━━━━━ Data listing ━━━━━

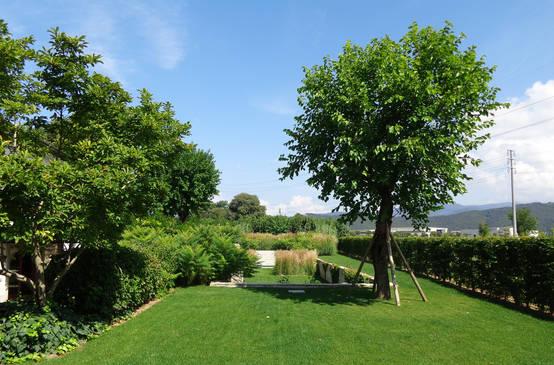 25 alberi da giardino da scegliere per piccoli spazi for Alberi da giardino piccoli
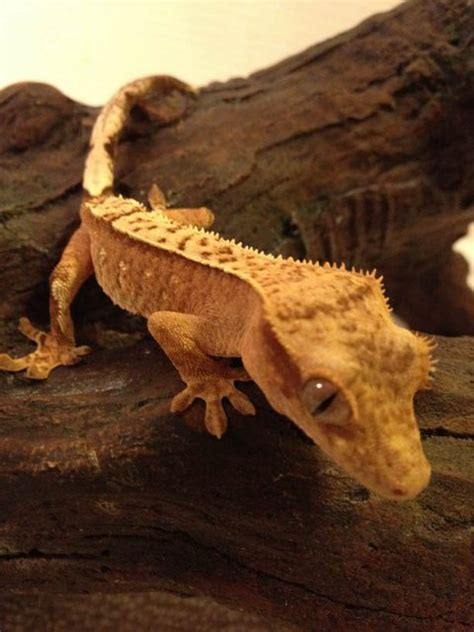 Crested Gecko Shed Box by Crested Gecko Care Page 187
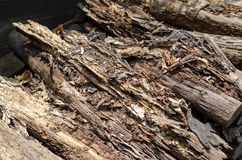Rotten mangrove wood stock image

━━━━━
━━━━━ Data listing ━━━━━

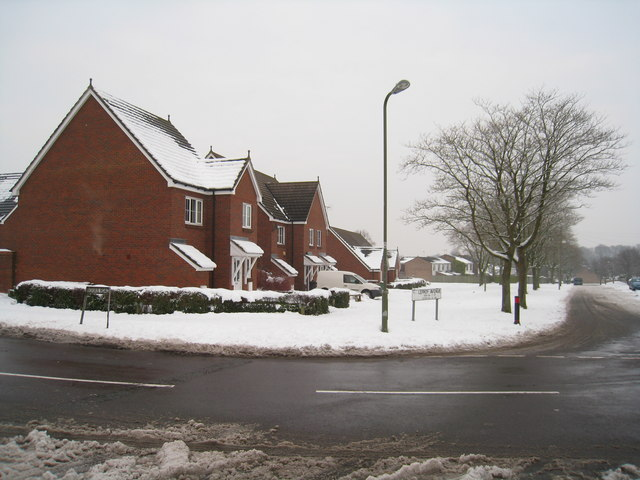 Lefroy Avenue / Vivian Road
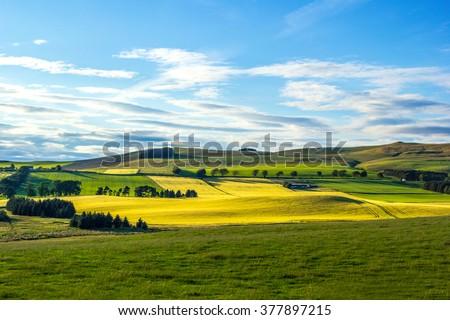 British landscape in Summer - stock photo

━━━━━

** Required work **
Print the part of the listing above that opens with the line containing "25 alberi da" and closes with the line containing "Rotten mangrove wood stock image". Copy it exactly, both ends included, and omit the pictures.

** Problem solution **
 25 alberi da giardino da scegliere per piccoli spazi for Alberi da giardino piccoli
 Crested Gecko Shed Box by Crested Gecko Care Page 187
Rotten mangrove wood stock image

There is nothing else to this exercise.